DEMOCRATIZAÇÃO DO ACESSO AO CINEMA NO BRASIL
Todo saudosista tem seu cinema de estimação.
É tempo de lembrar e contar aos jovens que queimaram os miolos para redigir, em linguagem vernacular, escorreita e castiça, como pode ser mais democrática, a sétima arte.
O tempo traz à memória, com sentimento de perda, até o que era motivo de bagunça, assobios e apupos.
Quando as sessões cinematográficas eram medidas em partes, e ocorriam as frequentes trocas dos rolos.
Com as luzes acessas, quanto mais rápido voltasse a projeção, melhor era considerada o pulgueiro.
Em caso de engano, as latas das fitas trocadas, não tinha como uma estória continuar, com a segunda parte de uma outra.
–Quero meu dinheiro de volta.
Reclamação recorrente e repetida, não só em cada interrupção ou demora, mas em qualquer frustração à qualidade artística esperada.
Incluídas as propagandas enganosas dos cartazes da entrada.
Na tela remendada, romance água-com-açúcar; ao lado da bilheteria, o reclame de Randolph Scott assoprando o cano esfumacento do três oitão do faroeste.
Não se encontram mais salas de cinema onde antes havia goteiras, mofo e morcegos de assustadores voos rasantes.
=-=-=
Instruções de trabalho>
1. No texto sobre o acesso ao cinema no Brasil, que reclamação o público repetia a cada interrupção ou demora?
2. Prossiga com o texto sobre o acesso ao cinema no Brasil a partir da última frase.

Lista de registros>
=-=-=
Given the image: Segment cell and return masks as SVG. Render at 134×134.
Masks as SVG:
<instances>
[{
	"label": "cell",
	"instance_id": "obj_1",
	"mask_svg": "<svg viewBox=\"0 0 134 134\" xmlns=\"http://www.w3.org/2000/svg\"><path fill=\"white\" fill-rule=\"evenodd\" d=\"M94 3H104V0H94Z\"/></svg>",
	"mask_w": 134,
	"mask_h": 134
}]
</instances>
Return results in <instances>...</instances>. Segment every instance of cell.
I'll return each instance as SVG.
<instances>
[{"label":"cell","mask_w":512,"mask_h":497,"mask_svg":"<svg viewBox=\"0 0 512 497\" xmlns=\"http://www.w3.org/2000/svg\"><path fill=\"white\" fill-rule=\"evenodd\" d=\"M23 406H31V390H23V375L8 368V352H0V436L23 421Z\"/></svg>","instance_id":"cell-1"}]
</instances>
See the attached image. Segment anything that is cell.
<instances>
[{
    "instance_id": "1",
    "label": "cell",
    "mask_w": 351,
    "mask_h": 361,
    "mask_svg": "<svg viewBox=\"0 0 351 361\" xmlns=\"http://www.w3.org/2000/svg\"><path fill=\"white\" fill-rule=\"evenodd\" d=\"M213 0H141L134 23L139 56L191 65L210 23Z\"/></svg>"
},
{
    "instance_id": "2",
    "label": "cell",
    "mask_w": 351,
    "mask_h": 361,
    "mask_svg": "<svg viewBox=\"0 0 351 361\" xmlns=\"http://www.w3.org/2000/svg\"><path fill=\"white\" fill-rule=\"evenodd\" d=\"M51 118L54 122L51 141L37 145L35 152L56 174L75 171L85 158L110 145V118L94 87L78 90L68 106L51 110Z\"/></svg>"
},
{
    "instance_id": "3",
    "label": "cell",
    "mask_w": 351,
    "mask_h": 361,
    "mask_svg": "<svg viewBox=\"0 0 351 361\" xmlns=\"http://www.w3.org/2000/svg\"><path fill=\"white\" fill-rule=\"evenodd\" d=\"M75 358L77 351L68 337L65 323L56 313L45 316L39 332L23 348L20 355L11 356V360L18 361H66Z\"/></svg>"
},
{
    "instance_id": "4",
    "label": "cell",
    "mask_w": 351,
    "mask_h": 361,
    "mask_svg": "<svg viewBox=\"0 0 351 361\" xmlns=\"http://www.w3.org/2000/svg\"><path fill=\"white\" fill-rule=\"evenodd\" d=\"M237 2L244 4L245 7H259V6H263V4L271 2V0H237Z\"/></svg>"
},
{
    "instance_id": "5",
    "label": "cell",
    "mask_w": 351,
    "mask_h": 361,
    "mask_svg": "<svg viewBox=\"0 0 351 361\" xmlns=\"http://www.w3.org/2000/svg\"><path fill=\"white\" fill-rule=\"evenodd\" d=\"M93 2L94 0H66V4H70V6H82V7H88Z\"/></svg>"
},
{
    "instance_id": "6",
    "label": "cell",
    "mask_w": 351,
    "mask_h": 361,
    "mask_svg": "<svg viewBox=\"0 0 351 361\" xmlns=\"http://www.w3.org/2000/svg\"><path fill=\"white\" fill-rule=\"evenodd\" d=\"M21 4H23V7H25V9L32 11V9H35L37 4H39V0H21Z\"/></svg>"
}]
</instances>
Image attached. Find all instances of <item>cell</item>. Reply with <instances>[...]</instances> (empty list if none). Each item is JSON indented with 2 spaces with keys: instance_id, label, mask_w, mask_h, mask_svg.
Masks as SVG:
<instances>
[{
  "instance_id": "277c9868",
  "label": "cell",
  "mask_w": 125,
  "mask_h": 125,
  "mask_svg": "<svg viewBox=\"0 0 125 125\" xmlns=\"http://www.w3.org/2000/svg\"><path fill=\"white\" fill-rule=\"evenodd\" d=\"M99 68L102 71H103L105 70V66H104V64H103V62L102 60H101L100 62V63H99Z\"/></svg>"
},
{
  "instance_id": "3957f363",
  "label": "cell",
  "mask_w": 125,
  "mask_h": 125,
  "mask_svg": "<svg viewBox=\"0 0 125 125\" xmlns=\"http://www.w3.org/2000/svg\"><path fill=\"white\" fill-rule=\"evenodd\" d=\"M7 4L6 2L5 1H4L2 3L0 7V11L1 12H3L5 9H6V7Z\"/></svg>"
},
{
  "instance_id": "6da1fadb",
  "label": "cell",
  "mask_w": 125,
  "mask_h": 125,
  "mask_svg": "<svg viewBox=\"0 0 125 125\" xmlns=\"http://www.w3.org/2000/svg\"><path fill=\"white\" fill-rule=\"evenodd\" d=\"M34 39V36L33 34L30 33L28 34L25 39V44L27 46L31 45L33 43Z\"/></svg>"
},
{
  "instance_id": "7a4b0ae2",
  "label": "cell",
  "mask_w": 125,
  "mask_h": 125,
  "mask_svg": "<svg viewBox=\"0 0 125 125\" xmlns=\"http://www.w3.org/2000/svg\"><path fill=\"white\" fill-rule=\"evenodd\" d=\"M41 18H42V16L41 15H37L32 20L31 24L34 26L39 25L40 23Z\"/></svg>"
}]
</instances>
=-=-=
Respostas esperadas>
1. "Quero meu dinheiro de volta."

2.
Fitas gastas, arranhadas, cheias de riscos, manchadas pelas reprises, e quem levava a culpa, era a mãe do projecionista.
A bem da verdade, som surround já existia. Muito mais avançado que o modernoso quadrifônico de hoje. Integravam a trilha sonora, o barulho do trânsito e as conversas na calçada.
No imponente prédio de pé direito alto, porteiro carrancudo que deixava passar os menores não pagantes, mas acompanhados, cortinas puídas e cheiro de inhaca, ingresso era de todo preço e pra todos os gostos.
Poltronas, sem estofados.
Primeira classe, com direito a entrada de almofadas trazidas de casa.
Bancos, com e sem encostos, nas filas mais próximas ao écran.
Corredor lateral reservado à platéia em bipedestação.
Descontos especiais para os retardatários que pegavam o enredo no meio da missa. E depois pediam pra algum amigo contar o começo da trama.
Sessões contínuas eram luxos encontrados somente nas telonas em cinemascope, nas metrópoles.
Lugares reservados só para quem esperava, do lado de fora, com certa impaciência, o The End, para assistir o seriado. O público cativo para as aventuras de Flash Gordon e companhia.
Nunca mais haverá sala de projeção mais democrática que o Cine Éden, o Cinema Paradiso do Agreste.
(O título deste texto, publicado em 08/11/2019, foi o tema da redação do ENEM. Que não sirva de modelo para os concorrentes deste ano)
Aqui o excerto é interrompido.